Your process is very similar to ours. We load all data over all years into a database, then our CDM_BUILDER chunks up the people and runs a person at a time. We can then distribute the work across machines.
We do not rebuild the SOURCE each time, we just append our new data to the end of it and reprocess indexes/statistics and such. The CDM is completely rebuilt each time.

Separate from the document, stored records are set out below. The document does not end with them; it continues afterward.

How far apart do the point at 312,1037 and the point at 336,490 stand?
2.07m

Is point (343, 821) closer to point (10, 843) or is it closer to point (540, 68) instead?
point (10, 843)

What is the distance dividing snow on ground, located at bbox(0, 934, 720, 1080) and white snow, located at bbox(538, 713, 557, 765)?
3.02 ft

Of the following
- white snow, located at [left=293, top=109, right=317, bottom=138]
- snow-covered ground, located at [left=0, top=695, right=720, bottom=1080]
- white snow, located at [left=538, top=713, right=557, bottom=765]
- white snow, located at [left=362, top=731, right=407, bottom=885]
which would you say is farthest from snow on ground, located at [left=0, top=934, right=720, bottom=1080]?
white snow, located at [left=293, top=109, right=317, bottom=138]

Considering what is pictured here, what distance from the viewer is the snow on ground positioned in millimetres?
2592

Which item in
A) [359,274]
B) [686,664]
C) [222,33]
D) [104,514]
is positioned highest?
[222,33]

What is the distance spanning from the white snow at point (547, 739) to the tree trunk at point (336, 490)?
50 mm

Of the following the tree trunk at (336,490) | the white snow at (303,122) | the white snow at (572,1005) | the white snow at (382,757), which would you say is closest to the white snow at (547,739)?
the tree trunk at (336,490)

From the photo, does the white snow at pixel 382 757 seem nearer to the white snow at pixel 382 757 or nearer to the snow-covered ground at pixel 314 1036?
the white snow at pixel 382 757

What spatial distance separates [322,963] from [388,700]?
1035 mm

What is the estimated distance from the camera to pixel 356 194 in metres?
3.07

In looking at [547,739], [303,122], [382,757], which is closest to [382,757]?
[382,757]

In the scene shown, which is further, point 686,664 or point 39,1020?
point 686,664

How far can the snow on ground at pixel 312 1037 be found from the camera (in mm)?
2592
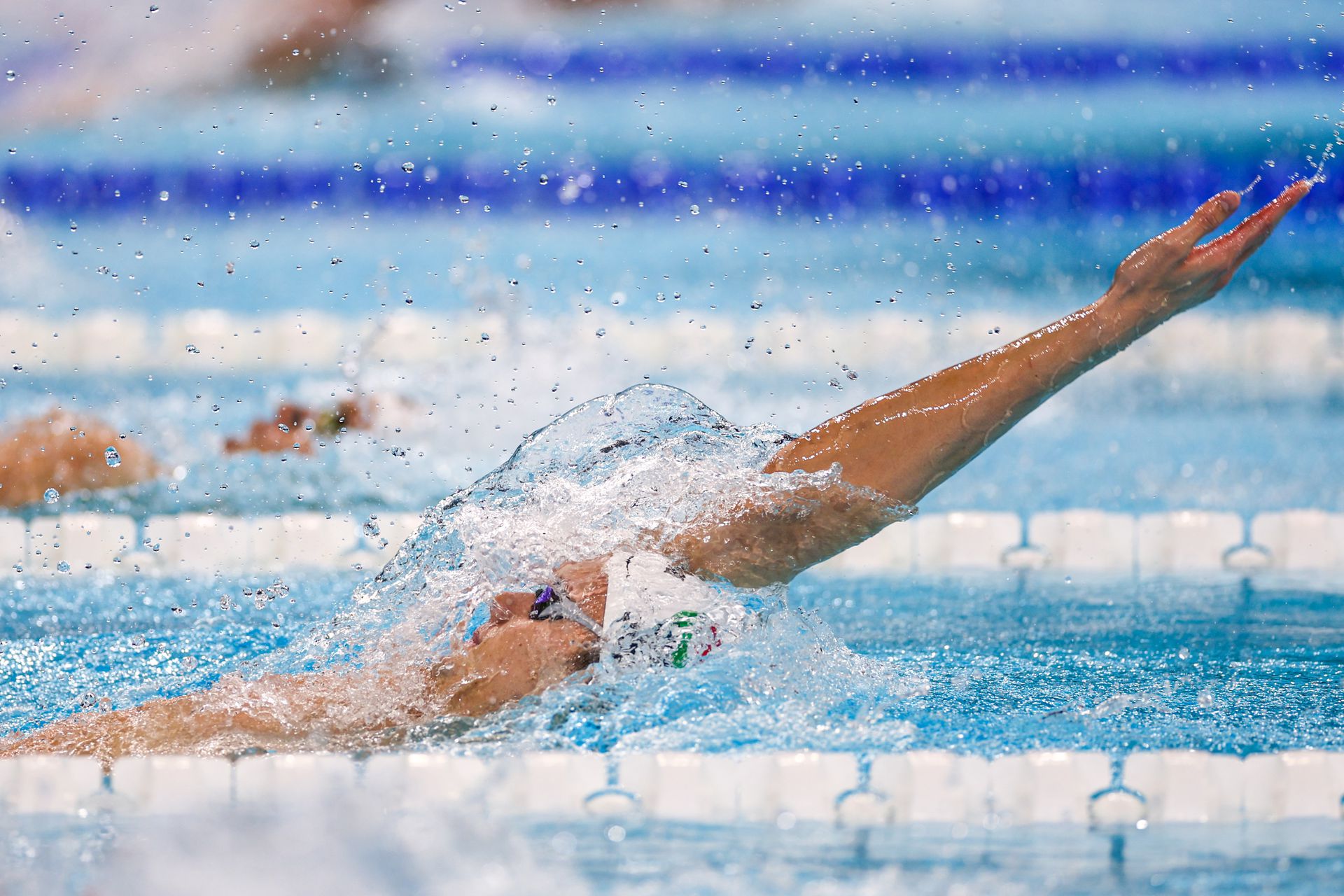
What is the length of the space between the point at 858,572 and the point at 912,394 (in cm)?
127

Actually, giving it a little thought, you might be able to do it by year. It is more work and will increase your run time (you’ll have a lot of post processing that wouldn’t have to be done running off the full DB).
-
You would have the problem that OBSERVATION_PERIODS would be year bound, but maybe you just create a job at the end that stitches them all together at the end.
-
ERAS would be fine, you would just run them after all the years are done running.
-
For the PERSON data we take the last person’s data - so you could have a situation that a person changed gender/birth year - but you could write each year’s information out and then post processing collapse the data.
-
For collapsing adjustment claims, you could just do the adjustment in the year and just accept you might be missing opportunities to collapse some records. Truven does a fairly good job of cleaning up the data, it isn’t like collapsing is a major component anyway.
I’ll noodle on it a bit more and see if I can come up with a reason why it would be a bad idea. Also, I am assuming you’ll have to do a full CDM build each time, you’ll need to get all data on the same VOCAB. I would not recommend appending to a CDM due to needing to keep up with the VOCAB.